**Testo fornito**:
"Ardea" e l'ipotesi del "volo borghese"


La rivista aeronautica “Ardea” fu stampata a Napoli per un breve periodo fra il 1918 ed il ‘19, cioè nel cruciale periodo a cavallo della fine della Prima guerra mondiale. Fin da subito, ovvero ad ostilità ancora in corso, si interessò dei possibili impieghi civili dell'aeroplano: nel settembre 1918 pubblica un articolo dal titolo “Esperienze, rilievi e proposte” in cui si valutano, con un certo ottimismo, i vari campi d'applicazione.


“Oscillazioni, rumore, freddo, posizioni che producono crampi, sono tutti inconvenienti dipendenti dallo scopo di guerra cui l'apparecchio è destinato, e che possono essere ridotti senza molto sacrificare la rapidità”.
E più avanti osserva:
“Nessun luogo della terra disterebbe da un altro più di cinque giorni di viaggio”.
Non dimentica tuttavia le implicazioni legali del trasporto aereo del futuro:
“Le possibilità che si schiudono sembrano senza fine, ma sorgono talune questioni interessanti e di difficile soluzione. La più importante e che qui può solo essere menzionata è se l'aria sarà libera per tutti, ossia se le singole nazioni avranno diritto di fare e di applicare regolamenti per quella parte di essa che trovasi immediatamente sopra i loro territori”.
Nel ‘19, ed in particolare nel numero di febbraio, pubblicò alcuni interessanti articoli su un tema cruciale in quei giorni, ovvero le prospettive di impiego civile dell’aeroplano, con titoli come: “Mentre parte un gigantesco Caproni”, “Perché l'Italia deve fare una politica aeronautica”, “L'aviazione nel dopo guerra”, “Il problema delle comunicazioni in Italia”, “L'aviazione civile in Inghilterra”, “Piccio, Fonk e l'avvenire della navigazione aerea”.

La guerra aveva visto un impiego crescente dello strumento aereo, in misura difficilmente immaginabile pochi anni prima. La propaganda aveva ulteriormente enfatizzato le imprese delle macchine e dei piloti e, per conseguenza, accresceva ora le attese, anche al di la di quanto fosse effettivamente possibile realizzare con la tecnologia disponibile. C'era poi la spinta delle aziende, cresciute a dismisura con le commesse belliche, per far nascere un mercato civile nel minor tempo possibile e non dover subire ridimensionamenti.

Non pochi infatti dipingevano scenari in cui l’aeroplano avrebbe potuto invadere i cieli con ruoli civili e militari. Nel suo intervento, Renè Fonk lo vede come l’arma del futuro per eccellenza, capace di distruggere città e ridurre alla resa le nazioni, sulla scia di quando già aveva teorizzato Giulio Douhet. Ci sono le descrizioni - tra l’ammirato ed il preoccupato - di quanto si sta facendo in Francia ed in Gran Bretagna. C'è in molti l'illusione di poter facilmente trasformare le macchine da guerra in strumenti civili, e viceversa:
“E' mestieri procedere alla utilizzazione del materiale militare che resterà disponibile con la smobilitazione. Ormai non è più un segreto per alcuno che il nostro esercito è dotato di apparecchi aerei potentissimi, tipo Caproni, i quali hanno una rilevante portata ed un raggio di azione considerevole”.

**Righe di dati**:
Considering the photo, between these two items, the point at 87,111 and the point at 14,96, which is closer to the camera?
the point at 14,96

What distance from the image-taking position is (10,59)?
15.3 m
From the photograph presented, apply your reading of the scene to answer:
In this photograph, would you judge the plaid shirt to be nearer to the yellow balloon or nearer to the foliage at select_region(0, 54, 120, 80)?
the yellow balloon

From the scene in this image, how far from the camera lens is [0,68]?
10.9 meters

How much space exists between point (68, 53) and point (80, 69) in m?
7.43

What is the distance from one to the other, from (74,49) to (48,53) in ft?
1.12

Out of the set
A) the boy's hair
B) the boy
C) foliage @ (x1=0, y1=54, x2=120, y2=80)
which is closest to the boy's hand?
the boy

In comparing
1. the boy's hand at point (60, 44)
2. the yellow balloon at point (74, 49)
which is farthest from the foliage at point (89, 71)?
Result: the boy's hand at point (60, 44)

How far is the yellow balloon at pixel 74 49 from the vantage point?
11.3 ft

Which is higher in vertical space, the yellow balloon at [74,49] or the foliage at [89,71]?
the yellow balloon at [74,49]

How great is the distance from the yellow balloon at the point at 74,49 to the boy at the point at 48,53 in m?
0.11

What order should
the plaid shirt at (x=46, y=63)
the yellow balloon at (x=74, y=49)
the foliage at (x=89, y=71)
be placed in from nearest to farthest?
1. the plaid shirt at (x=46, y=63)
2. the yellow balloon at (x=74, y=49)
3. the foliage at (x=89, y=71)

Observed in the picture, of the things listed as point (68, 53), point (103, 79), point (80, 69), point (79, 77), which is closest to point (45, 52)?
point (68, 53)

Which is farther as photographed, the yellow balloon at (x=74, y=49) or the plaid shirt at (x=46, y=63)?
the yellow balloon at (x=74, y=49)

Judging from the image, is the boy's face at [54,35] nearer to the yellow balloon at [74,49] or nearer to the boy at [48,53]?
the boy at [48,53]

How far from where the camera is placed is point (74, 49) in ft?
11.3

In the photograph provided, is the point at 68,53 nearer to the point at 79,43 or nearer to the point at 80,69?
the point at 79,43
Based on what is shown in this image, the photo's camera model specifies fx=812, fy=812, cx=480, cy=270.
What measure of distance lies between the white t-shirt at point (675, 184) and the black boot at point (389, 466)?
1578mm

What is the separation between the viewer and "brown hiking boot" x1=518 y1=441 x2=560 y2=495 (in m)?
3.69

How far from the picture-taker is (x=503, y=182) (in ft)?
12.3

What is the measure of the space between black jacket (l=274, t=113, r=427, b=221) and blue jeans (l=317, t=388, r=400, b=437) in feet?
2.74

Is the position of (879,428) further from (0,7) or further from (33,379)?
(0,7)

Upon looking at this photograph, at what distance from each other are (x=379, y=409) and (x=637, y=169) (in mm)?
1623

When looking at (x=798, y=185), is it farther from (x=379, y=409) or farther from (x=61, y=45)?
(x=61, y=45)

**Consegna 1**: Quali titoli di articoli pubblicati nel numero di febbraio 1919 elenca il testo sulla rivista "Ardea"? Riportali tutti.
**Consegna 2**: Secondo il testo sulla rivista "Ardea", in quale mese e anno uscì l'articolo "Esperienze, rilievi e proposte"?
**Consegna 3**: Prosegui il testo sulla rivista "Ardea" a partire dal punto in cui si interrompe.
Le righe provengono da una fonte diversa dal testo.

**Risposta 1**:
- "Mentre parte un gigantesco Caproni"
- "Perché l'Italia deve fare una politica aeronautica"
- "L'aviazione nel dopo guerra"
- "Il problema delle comunicazioni in Italia"
- "L'aviazione civile in Inghilterra"
- "Piccio, Fonk e l'avvenire della navigazione aerea"

**Risposta 2**: Nel settembre 1918.

**Risposta 3**:
Sono giorni di speranze ed illusioni. Mentre Caproni prova effettivamente a convertire i suoi trimotori da bombardamento in improbabili trasporti civili ed è alacremente al lavoro sul suo incredibile noviplano, a Napoli i fratelli Ettore ed Umberto Ricci sono alle prese con un progetto altrettanto ambizioso, che non vedrà mai la luce. Le prospettive sono tuttavia incerte: ci sono ancora molti dubbi sulla formula ideale per l'aeroplano da trasporto e le soluzioni tecniche sono ancora approssimative. Nell'articolo “L'aviazione nel dopo guerra”, firmato “Aldo Soleri, ingegnere aeronautico”, si legge ad esempio:
“Relativamente al tipo di apparecchio che avrà la preferenza sugli altri, noteremo che il bimotore ha sempre dato una forte percentuale di incidenti e di discese forzate, di fronte agli altri tipi”.
Ed anche:
“In quanto al numero di piani alari, va escluso senz'altro, il monoplano. […] La scelta quindi dovrà cadere sul biplano o sul triplano, a seconda del carico utile che ci si impone”.
Più equilibrato appare il punto di vista del colonnello Pier Ruggero Piccio, che prospetta la necessità di un lungo lavoro prima di poter disporre di validi trasporti aerei. Infatti evidenzia, contro opinioni diffuse ed alimentate dagli industriali, che non è immediato trasformare i bombardieri della Grande Guerra, come ad esempio i trimotori Caproni, in macchine da trasporto per passeggeri e merci:
“Gli apparecchi che esistono ora non sono, a mio parere, l'ideale per iniziare esperimenti d'aviazione borghese, ma vi sono alcuni tipi che possono prestarsi a serii esperimenti”.


Cosa forse ancora più importante, comprende che le strutture a terra e di supporto sono fondamentali per consentire rotte regolari e sicure. Nelle sue parole c’è quella che mi sembra la migliore prefigurazione di una “aerovia” che fosse possibile immaginare in quegli anni:
“Bisognerà fare delle vere rotaie che costeranno meno di quelle ferroviarie e che dovranno essere munite di tutti gli organi di segnalazione capaci di agevolare la rotta dei velivoli, come fari luminosi o palloncini da innalzare al di sopra della nebbia, ecc. Quando sarà ben delimitata questa striscia di terreno in modo che sia sentita dal pilota anche quando la visibilità non è perfetta, si potrà volare anche nei giorni che ora sono proibitivi”.